** Exercise **
Whenever the string "scores" turns up in a line of the data below, copy that line.

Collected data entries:
'''

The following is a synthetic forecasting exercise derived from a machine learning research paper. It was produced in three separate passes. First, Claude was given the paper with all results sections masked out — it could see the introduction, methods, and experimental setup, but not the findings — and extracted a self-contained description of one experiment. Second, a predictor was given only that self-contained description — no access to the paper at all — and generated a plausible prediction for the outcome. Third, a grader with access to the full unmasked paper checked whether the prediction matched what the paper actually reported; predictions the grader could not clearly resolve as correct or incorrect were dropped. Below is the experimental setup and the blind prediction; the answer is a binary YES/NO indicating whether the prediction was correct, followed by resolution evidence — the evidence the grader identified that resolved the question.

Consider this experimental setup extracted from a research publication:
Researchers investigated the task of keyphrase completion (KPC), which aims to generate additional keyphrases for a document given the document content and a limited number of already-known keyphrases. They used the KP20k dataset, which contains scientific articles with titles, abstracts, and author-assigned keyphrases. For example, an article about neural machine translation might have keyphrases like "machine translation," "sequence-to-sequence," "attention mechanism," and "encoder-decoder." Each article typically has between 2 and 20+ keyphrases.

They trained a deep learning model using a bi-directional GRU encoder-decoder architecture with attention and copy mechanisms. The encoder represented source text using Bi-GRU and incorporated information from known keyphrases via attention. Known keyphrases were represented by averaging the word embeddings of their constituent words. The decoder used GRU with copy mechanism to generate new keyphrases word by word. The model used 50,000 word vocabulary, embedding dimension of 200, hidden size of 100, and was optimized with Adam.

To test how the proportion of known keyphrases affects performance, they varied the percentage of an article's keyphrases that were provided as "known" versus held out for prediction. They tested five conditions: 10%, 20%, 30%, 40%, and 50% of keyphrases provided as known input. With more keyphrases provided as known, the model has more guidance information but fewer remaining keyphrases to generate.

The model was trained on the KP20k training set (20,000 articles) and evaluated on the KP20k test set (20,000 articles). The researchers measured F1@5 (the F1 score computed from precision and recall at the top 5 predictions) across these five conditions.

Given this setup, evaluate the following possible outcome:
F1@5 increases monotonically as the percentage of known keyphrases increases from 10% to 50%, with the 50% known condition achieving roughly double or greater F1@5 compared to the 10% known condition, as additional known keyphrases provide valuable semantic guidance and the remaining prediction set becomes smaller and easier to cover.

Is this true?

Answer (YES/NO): NO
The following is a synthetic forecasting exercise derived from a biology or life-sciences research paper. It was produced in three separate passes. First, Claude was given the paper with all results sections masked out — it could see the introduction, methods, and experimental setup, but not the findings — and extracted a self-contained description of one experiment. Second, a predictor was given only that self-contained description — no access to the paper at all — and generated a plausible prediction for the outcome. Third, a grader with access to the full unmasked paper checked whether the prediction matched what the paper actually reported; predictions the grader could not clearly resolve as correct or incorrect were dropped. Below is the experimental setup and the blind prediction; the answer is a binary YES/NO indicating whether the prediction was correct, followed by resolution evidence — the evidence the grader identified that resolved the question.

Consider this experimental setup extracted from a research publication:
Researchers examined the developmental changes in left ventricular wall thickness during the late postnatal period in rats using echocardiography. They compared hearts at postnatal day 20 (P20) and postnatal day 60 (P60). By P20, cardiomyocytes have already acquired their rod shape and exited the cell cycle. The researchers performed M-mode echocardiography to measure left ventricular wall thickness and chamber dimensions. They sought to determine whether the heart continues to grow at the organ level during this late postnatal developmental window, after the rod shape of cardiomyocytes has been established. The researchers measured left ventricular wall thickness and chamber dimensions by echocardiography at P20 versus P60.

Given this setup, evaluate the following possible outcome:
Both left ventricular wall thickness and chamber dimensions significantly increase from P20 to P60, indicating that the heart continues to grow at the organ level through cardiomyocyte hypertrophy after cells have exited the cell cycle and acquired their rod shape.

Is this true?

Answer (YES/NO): YES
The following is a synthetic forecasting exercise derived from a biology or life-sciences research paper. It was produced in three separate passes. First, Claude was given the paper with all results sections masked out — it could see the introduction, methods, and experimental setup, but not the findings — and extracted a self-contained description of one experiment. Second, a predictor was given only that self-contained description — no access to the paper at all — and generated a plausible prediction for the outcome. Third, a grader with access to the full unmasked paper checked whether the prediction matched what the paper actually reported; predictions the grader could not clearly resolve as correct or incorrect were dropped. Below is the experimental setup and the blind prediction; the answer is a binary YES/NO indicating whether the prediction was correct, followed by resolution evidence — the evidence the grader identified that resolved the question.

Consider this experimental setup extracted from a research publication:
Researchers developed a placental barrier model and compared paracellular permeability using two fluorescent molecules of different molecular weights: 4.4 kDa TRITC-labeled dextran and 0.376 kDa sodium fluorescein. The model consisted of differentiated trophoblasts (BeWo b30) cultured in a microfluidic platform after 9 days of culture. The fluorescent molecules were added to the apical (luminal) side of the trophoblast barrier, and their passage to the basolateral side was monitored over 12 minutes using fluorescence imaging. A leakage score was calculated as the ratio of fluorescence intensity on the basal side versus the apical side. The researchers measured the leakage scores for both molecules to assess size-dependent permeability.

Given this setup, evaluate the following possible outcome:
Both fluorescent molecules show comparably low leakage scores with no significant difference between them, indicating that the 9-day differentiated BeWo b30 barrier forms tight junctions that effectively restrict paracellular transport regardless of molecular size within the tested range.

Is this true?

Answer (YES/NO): NO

'''

** Completed exercise **
Researchers developed a placental barrier model and compared paracellular permeability using two fluorescent molecules of different molecular weights: 4.4 kDa TRITC-labeled dextran and 0.376 kDa sodium fluorescein. The model consisted of differentiated trophoblasts (BeWo b30) cultured in a microfluidic platform after 9 days of culture. The fluorescent molecules were added to the apical (luminal) side of the trophoblast barrier, and their passage to the basolateral side was monitored over 12 minutes using fluorescence imaging. A leakage score was calculated as the ratio of fluorescence intensity on the basal side versus the apical side. The researchers measured the leakage scores for both molecules to assess size-dependent permeability.
Both fluorescent molecules show comparably low leakage scores with no significant difference between them, indicating that the 9-day differentiated BeWo b30 barrier forms tight junctions that effectively restrict paracellular transport regardless of molecular size within the tested range.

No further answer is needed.